### DATA ENTRIES ###

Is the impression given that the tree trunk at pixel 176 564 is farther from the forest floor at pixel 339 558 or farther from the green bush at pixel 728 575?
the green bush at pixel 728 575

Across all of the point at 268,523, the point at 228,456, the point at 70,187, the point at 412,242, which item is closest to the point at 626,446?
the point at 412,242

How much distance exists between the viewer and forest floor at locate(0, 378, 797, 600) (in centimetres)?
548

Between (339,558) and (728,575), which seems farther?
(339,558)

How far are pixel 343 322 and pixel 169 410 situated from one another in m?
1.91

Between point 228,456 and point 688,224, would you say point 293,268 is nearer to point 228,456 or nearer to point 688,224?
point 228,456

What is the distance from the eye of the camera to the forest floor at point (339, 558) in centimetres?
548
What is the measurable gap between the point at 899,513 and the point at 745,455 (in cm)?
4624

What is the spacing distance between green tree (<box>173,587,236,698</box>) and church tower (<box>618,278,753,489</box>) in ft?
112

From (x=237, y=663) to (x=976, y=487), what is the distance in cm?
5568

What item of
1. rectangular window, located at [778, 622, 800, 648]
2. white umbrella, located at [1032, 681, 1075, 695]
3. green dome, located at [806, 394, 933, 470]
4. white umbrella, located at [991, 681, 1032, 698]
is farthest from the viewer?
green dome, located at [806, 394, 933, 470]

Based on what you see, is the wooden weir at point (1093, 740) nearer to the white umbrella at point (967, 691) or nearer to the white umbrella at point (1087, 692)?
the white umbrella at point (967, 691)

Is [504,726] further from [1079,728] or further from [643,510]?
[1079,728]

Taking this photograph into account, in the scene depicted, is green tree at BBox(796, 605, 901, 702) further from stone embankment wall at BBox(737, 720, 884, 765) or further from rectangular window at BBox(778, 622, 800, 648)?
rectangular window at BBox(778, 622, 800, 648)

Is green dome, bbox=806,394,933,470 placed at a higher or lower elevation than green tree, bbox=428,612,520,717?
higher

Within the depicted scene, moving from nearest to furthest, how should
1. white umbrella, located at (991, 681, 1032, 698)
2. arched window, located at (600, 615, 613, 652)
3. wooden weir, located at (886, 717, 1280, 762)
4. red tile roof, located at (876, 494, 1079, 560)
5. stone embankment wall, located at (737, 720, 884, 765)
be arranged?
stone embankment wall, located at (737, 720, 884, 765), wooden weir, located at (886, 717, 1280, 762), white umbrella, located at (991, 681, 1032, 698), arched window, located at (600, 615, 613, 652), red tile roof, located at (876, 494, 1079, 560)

###

WHAT IS ASKED:
Reproduce the records above, replacing every occurrence of "forest floor" with "woodland ground" and leaving everything else unchanged.

THE COMPLETED TASK:
Is the impression given that the tree trunk at pixel 176 564 is farther from the woodland ground at pixel 339 558 or farther from the green bush at pixel 728 575?
the green bush at pixel 728 575

Across all of the point at 268,523, the point at 228,456, the point at 70,187, the point at 412,242, which item is closest to the point at 626,446?
the point at 412,242

How much distance exists between the viewer and woodland ground at locate(0, 378, 797, 600) (in centimetres)?
548

Between (339,558) and (728,575), which seems farther?
(339,558)

How far are pixel 343 322 and pixel 169 410 situated from one another in m?
1.91

Between point 228,456 and point 688,224, would you say point 293,268 is nearer to point 228,456 or nearer to point 688,224?
point 228,456

What is the distance from the eye of the camera to the woodland ground at point (339, 558) in centimetres?
548
What is the measurable gap between the point at 899,513 and the point at 745,455 (in cm)?
4624

What is the spacing distance between green tree (<box>173,587,236,698</box>) and church tower (<box>618,278,753,489</box>) in ft?
112

From (x=237, y=663) to (x=976, y=487), what is the distance in cm?
5568

What item of
1. rectangular window, located at [778, 622, 800, 648]
2. white umbrella, located at [1032, 681, 1075, 695]
3. green dome, located at [806, 394, 933, 470]
4. white umbrella, located at [991, 681, 1032, 698]
is farthest from the viewer?
green dome, located at [806, 394, 933, 470]

Based on what you see, is the wooden weir at point (1093, 740) nearer to the white umbrella at point (967, 691) or nearer to the white umbrella at point (1087, 692)?
the white umbrella at point (967, 691)

Is [504,726] further from [1079,728] or further from [643,510]?
[1079,728]

Taking this photograph into account, in the scene depicted, is green tree at BBox(796, 605, 901, 702) further from stone embankment wall at BBox(737, 720, 884, 765) or further from rectangular window at BBox(778, 622, 800, 648)?
rectangular window at BBox(778, 622, 800, 648)

Is green dome, bbox=806,394,933,470 placed at a higher or lower elevation than green tree, bbox=428,612,520,717?
higher

Within the depicted scene, moving from nearest to furthest, how should
1. white umbrella, located at (991, 681, 1032, 698)
2. arched window, located at (600, 615, 613, 652)
3. wooden weir, located at (886, 717, 1280, 762)
4. red tile roof, located at (876, 494, 1079, 560)
5. stone embankment wall, located at (737, 720, 884, 765)
be arranged?
stone embankment wall, located at (737, 720, 884, 765), wooden weir, located at (886, 717, 1280, 762), white umbrella, located at (991, 681, 1032, 698), arched window, located at (600, 615, 613, 652), red tile roof, located at (876, 494, 1079, 560)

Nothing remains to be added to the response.